- _WHAT IS BEING ASKED_: Write the entries out again exactly; any picture among them gets left out.

- _Scraped caption text data_:
---------------
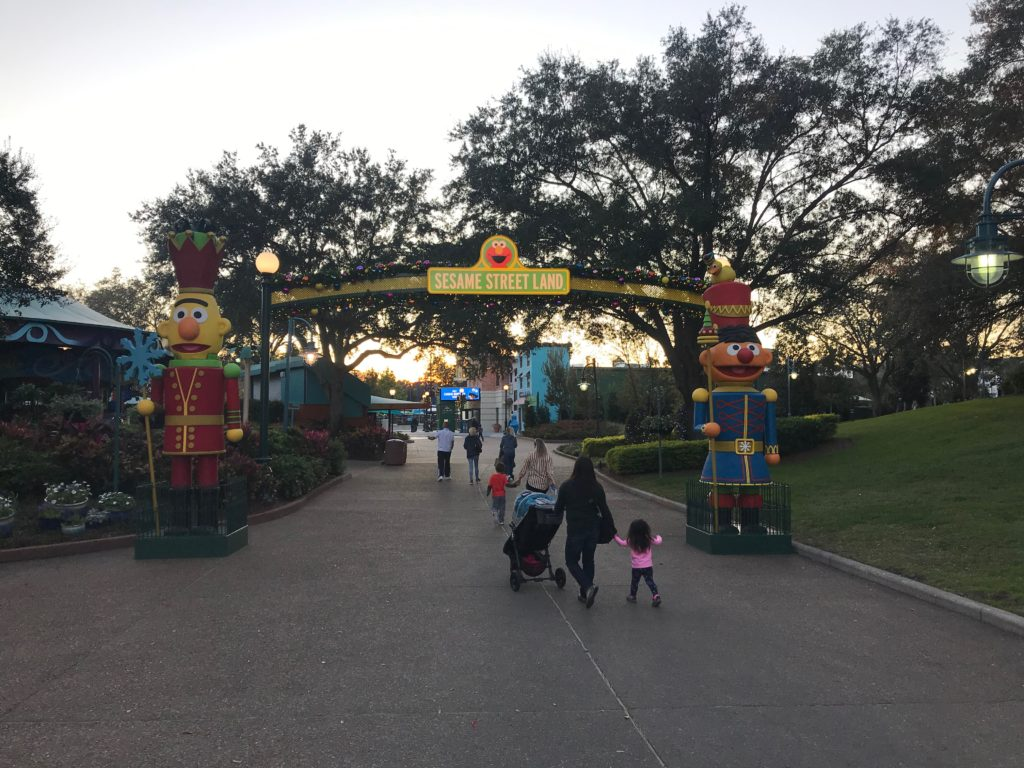 Arco de entrada da Sesame Street Land no SeaWorld Orlando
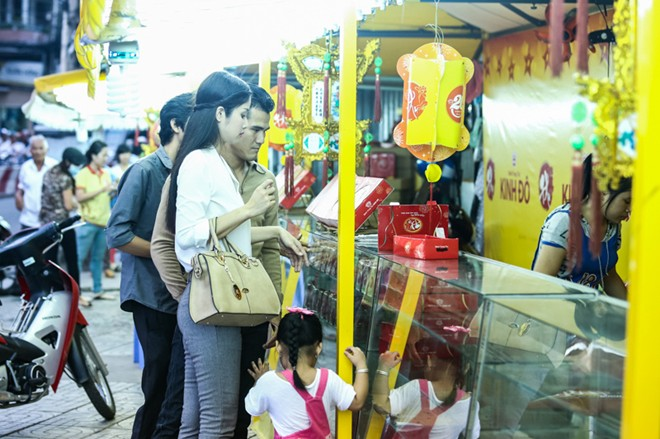 Con gái Phan Thanh Bình tinh nghịch khi được bố mẹ đưa đi mua sắm 13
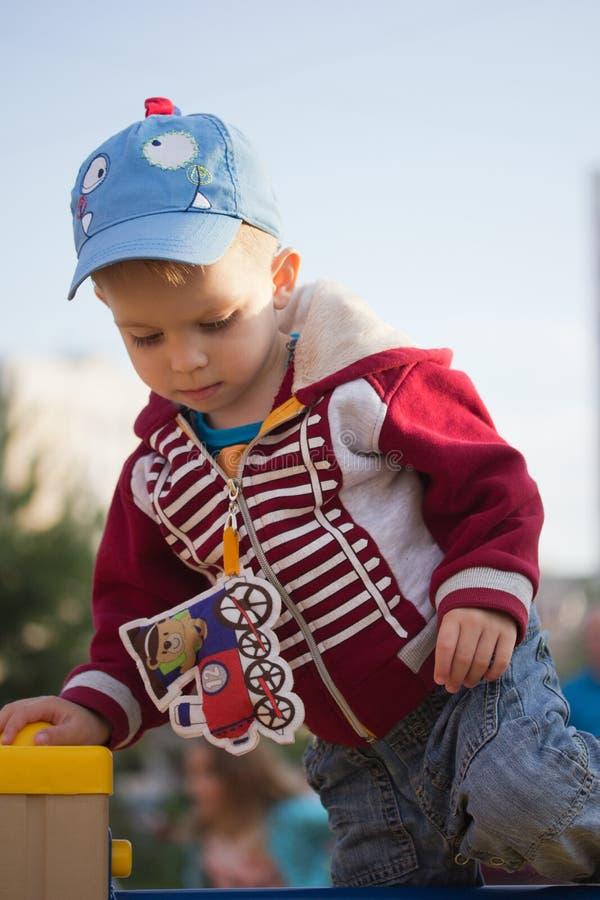 Ευτυχές χαμογελώντας μικρό παιδί στην παιδική χαρά στοκ φωτογραφίες με δικαίωμα ελεύθερης χρήσης
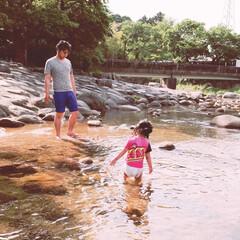 パパっ子/家族デー/川遊び 先日夏を前にして早速川遊びをしてきました…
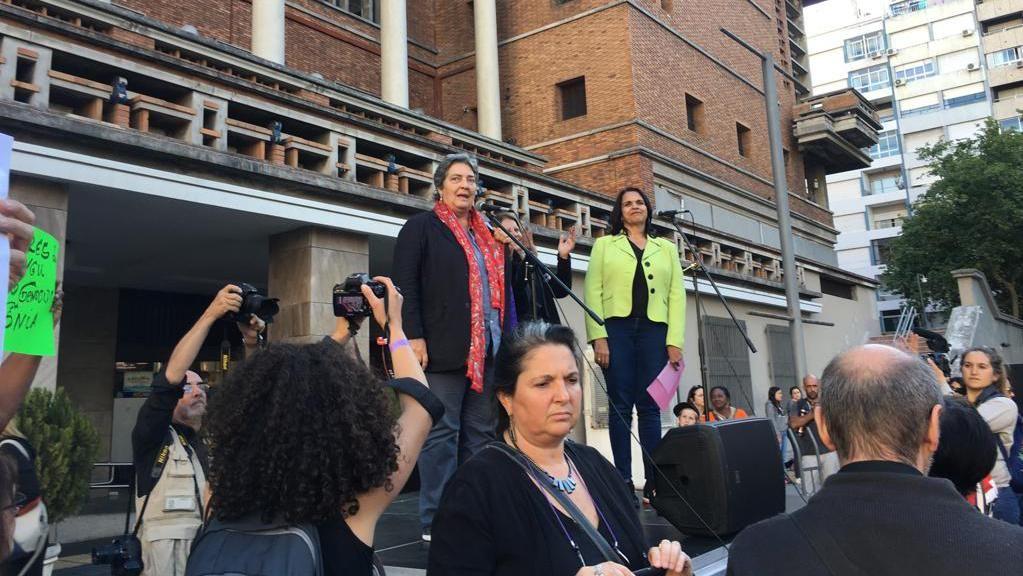 Miles marcharon por 18 de Julio contra la violencia hacia las mujeres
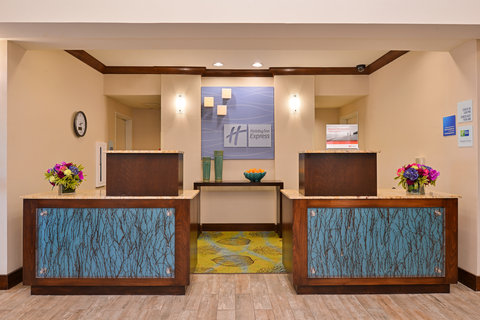 Holiday Inn Express & Suites FRESNO (RIVER PARK) HWY 41 - Hotel Lobby
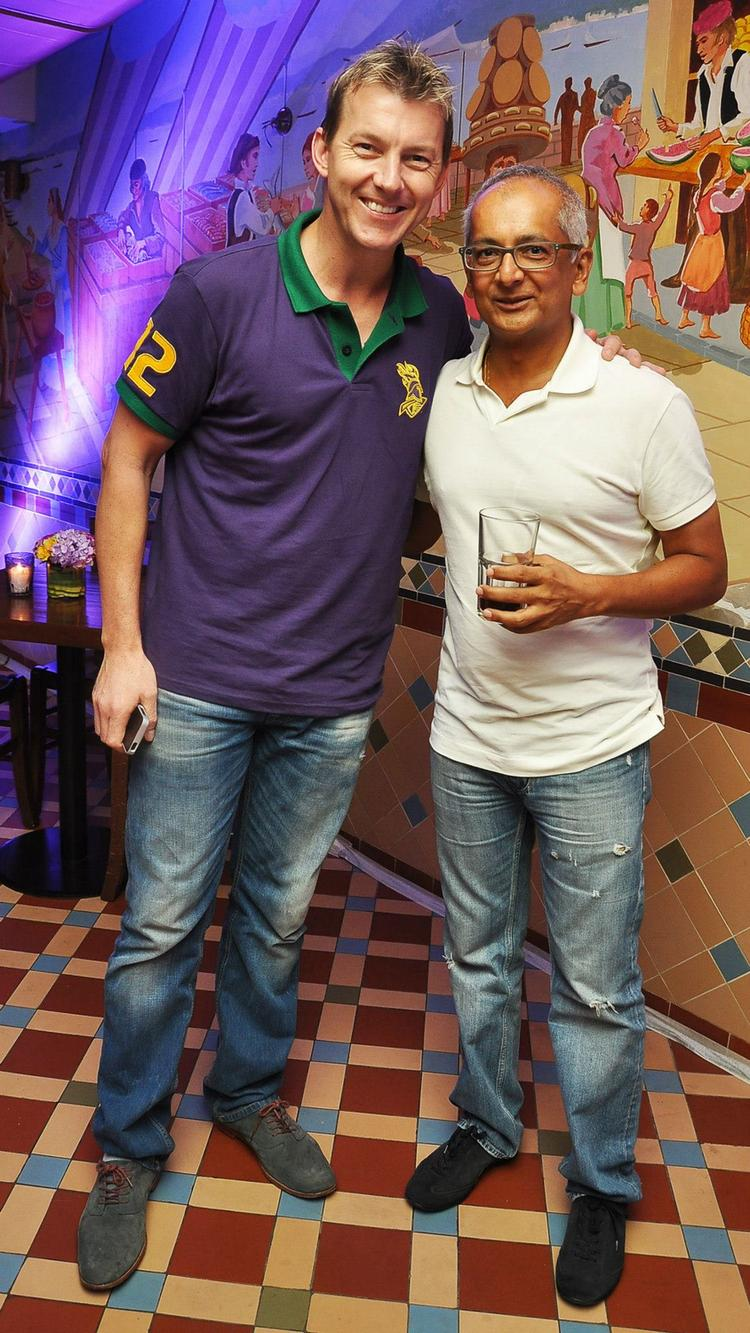 Brett Lee And Jay Mehta Posed For Camera At KKR Team Dinner Party In Pizza Metro Pizza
---------------
- _SOLVED PROBLEM_:
 Arco de entrada da Sesame Street Land no SeaWorld Orlando
 Con gái Phan Thanh Bình tinh nghịch khi được bố mẹ đưa đi mua sắm 13
 Ευτυχές χαμογελώντας μικρό παιδί στην παιδική χαρά στοκ φωτογραφίες με δικαίωμα ελεύθερης χρήσης
 パパっ子/家族デー/川遊び 先日夏を前にして早速川遊びをしてきました…
 Miles marcharon por 18 de Julio contra la violencia hacia las mujeres
 Holiday Inn Express & Suites FRESNO (RIVER PARK) HWY 41 - Hotel Lobby
 Brett Lee And Jay Mehta Posed For Camera At KKR Team Dinner Party In Pizza Metro Pizza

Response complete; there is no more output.